9 h 01, ce 25 décembre. Dans le studio, le psychiatre attendit la question de Christine avant de parler ; Bercowitz était un professionnel rodé à l’exercice radiophonique. Un spécialiste de la communication. Il aimait ce qu’il faisait ici et ça s’entendait. Sa voix suggérait une personnalité chaleureuse, une autorité incontestable, son vocabulaire n’était ni trop professoral ni exagérément familier. Mais surtout il savait créer avec l’auditeur un lien — comme s’il se trouvait dans sa cuisine ou son salon et non derrière un micro. Bercowitz était le client parfait pour une radio et elle savait qu’il avait reçu récemment une proposition de la part d’une antenne nationale.

— Docteur, commença-t-elle, voici revenu le temps des fêtes. Des lumières, de la joie qui brille dans les yeux des enfants… Mais il n’y a pas que les yeux des enfants qui brillent, ceux des adultes aussi : pourquoi cette période nous rend-elle aussi émotifs ?

Elle écouta à peine la réponse. Son entrée en matière suffisamment lente pour permettre à l’auditeur de s’habituer à sa voix. Capta seulement des bribes : « Noël nous renvoie à notre propre enfance » ; « le fait que, presque partout sur la planète, des milliards de personnes célèbrent la même chose en même temps procure la sensation exaltante, rassurante d’être reliés les uns aux autres » ; « ce même sentiment de communion que procurent les grandes manifestations sportives, voire parfois des événements aussi terribles que des guerres ». Son ton était juste un tout petit peu trop autosatisfait, comme d’habitude, nota-t-elle, mais pas de problème : elle se concentrait déjà sur la question suivante :

— Pouvez-vous nous expliquer pourquoi cette période qui est source de réjouissances pour la plupart d’entre nous est une source d’angoisse et de tourments pour d’autres ?

Pas mal non plus, ça.

— C’est paradoxalement parce que les gens se sentent reliés les uns aux autres que le sentiment d’exclusion est aussi fort pour ceux qui sont seuls, répondit-il avec un filet de compassion soigneusement dosé. Aujourd’hui, les liens familiaux n’occupent plus la même place qu’avant : de nombreuses familles sont éclatées, non seulement géographiquement mais aussi par des systèmes de valeurs qui les séparent. J’ai à mon cabinet des patients qui commencent à manifester des signes de nervosité un mois avant Noël, et plus Noël approche, plus ils sont nerveux. Il ne faut pas oublier que nos sens sont fortement sollicités pendant cette période, avec les vitrines des magasins, les décorations dans les rues, la publicité… Notre subconscient est bombardé de stimuli. Pour une personne qui n’aime pas Noël parce qu’elle sait qu’elle sera seule, qu’elle a vécu une séparation ou un deuil ou qu’elle est sans ressources, ces stimuli sont une source permanente de conflit entre l’injonction sociétale d’être gai et sa situation réelle. Et puis, Noël ramène à la surface toutes les joies mais aussi toutes les ombres de l’enfance.
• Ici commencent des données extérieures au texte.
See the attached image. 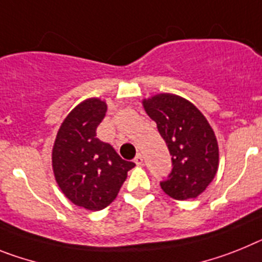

Une petite secousse sismique dans son ventre en entendant ces mots.

— On ne peut évidemment pas s’endormir le 23 décembre pour se réveiller le 2 janvier, souligna-t-elle. Que peuvent faire malgré tout ces personnes pour passer cette période sans trop déprimer ?

— Avant tout essayer de ne pas être seules ce soir-là. On peut se créer une famille de substitution. Fêter Noël avec des amis plutôt qu’avec sa famille, voire avec des voisins avec qui on s’entend bien. Si vos proches vous apprécient, ils ne demandent sans doute pas mieux que de vous inviter. Encore faut-il qu’ils sachent que vous êtes seul : n’ayez pas honte de le dire. Vous pouvez aussi pratiquer l’altruisme, la solidarité : cela vous procurera sans doute une grande satisfaction de vous sentir utile, de faire quelque chose qui compte un tel soir. Les associations, les banques alimentaires, les centres d’aide aux sans-abri ont toujours besoin de bénévoles. Sinon, vous pouvez toujours essayer de changer d’air. Partez si vous le pouvez. Cela amènera votre attention à se recentrer sur des choses nouvelles.

Partir… Partir plutôt que d’affronter ses parents, Noël, le repas… Les mots du psy tombaient dans son esprit telles des pièces dans un tronc d’église.